Selin Sivrikaya (born January 1, 1997) is a Turkish women's football midfielder currently playing in the First League for Kireçburnu Spor with jersey number 7. She was a member of the Turkey women's U-19 team.

Early life
Selin Sivrikaya was born to Bekir Sivrikaya and his wife Hülya in Akhisar town of Manisa Province on January 1, 1997. She was schooled in her hometown, and graduated from Akhisar Zeynep Gülin Öngör Vocational High School for Girls.

During her high school years, she played futsal and helped to her school team's achievement as becoming the champion of Manisa Province League and of the regional league.

Career

Club

She obtained her license on March 9, 2012, for Karşıyaka BESEM Spor in İzmir, which competed in the Turkish Women's Second League. Sivrikaya played two seasons for her club and scored 45 golas in 19 matches. At the end of the 2013–14 season, she enjoyed her team's promotion to the Women's First League.

However, she transferred in January 2015 for the second-half season to 1207 Antalya Muratpaşa Belediye Spor, which played in the Second League. Sivrikaya enjoyed a second time the promotion of her team to the First League, this time with 1207 Antalya Muratpaşa Belediye Spor. In the 2015–16 season, she played in the Women's First League. The next season, Sivrikaya transferred to the Istanbul-based club Kireçburnu Spor.

Goal - Write out the passage on Selin Sivrikaya verbatim, from "She obtained her" up to and including "to the Women's First League.".

Raw data -

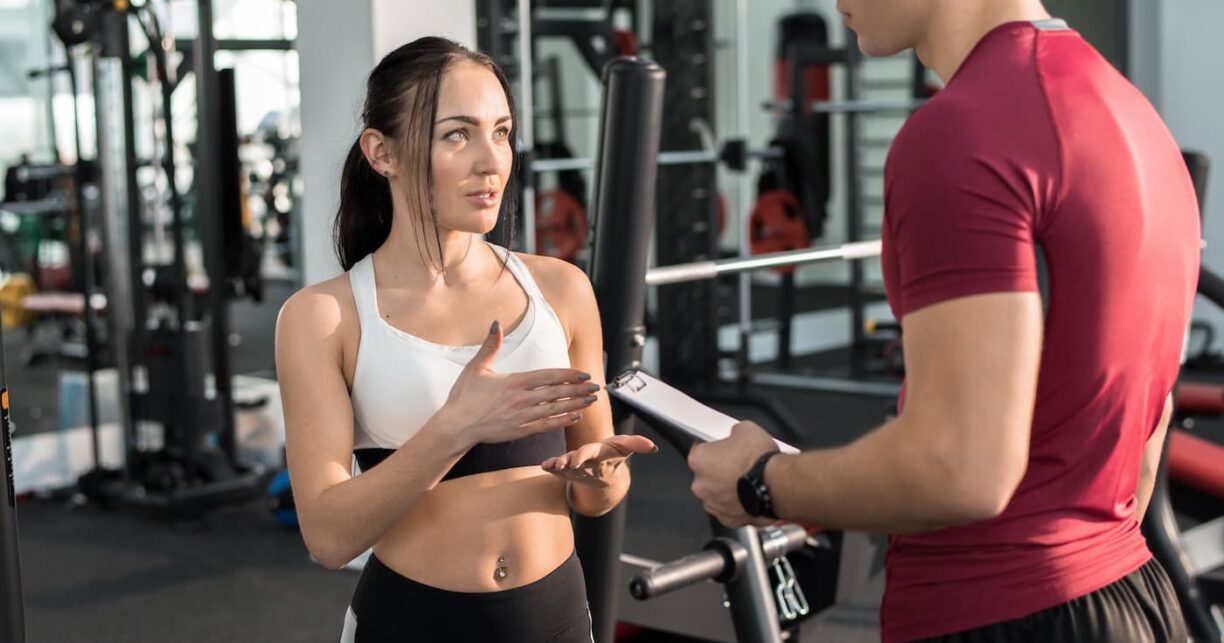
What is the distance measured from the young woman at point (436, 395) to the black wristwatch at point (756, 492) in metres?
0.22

* * *

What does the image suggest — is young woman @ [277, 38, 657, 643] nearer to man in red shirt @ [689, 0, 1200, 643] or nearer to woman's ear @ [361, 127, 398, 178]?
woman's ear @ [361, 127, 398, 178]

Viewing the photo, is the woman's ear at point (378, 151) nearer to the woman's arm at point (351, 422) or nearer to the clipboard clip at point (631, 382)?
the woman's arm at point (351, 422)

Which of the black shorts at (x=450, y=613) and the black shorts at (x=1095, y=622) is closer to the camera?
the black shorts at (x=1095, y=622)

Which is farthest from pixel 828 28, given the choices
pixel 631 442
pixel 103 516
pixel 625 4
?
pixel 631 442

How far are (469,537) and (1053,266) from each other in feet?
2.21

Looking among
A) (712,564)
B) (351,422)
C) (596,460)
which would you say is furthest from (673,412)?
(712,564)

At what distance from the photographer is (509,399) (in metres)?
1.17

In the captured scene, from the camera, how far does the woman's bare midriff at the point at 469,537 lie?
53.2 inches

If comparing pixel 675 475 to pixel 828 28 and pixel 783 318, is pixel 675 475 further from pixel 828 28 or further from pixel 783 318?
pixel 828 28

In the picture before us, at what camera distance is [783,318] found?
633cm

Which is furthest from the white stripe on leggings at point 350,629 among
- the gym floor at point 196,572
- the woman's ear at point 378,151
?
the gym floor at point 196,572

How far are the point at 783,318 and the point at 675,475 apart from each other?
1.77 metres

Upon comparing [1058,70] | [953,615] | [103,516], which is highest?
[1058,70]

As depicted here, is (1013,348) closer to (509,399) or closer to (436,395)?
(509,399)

--

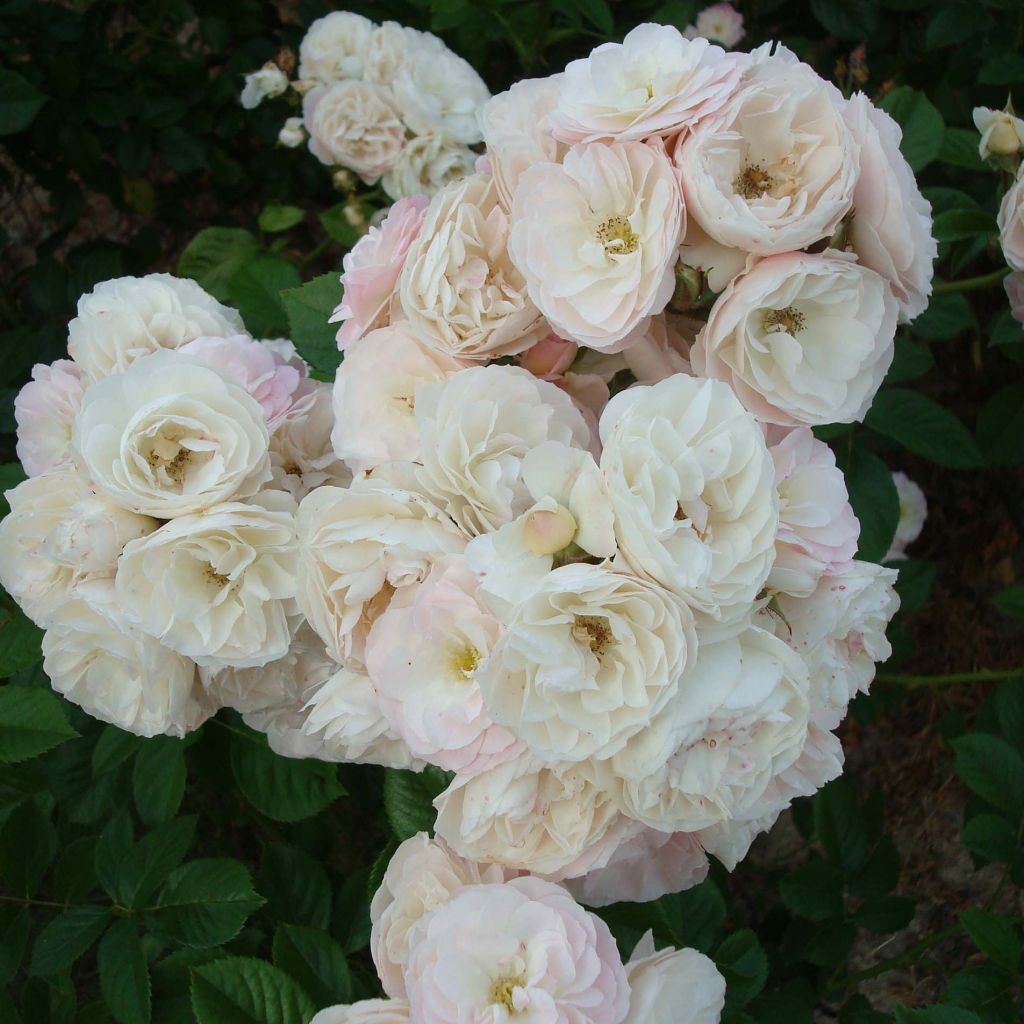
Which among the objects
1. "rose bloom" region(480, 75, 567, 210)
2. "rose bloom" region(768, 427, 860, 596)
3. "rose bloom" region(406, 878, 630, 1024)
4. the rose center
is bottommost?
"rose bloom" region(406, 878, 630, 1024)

Worked answer -
She obtained her license on March 9, 2012, for Karşıyaka BESEM Spor in İzmir, which competed in the Turkish Women's Second League. Sivrikaya played two seasons for her club and scored 45 golas in 19 matches. At the end of the 2013–14 season, she enjoyed her team's promotion to the Women's First League.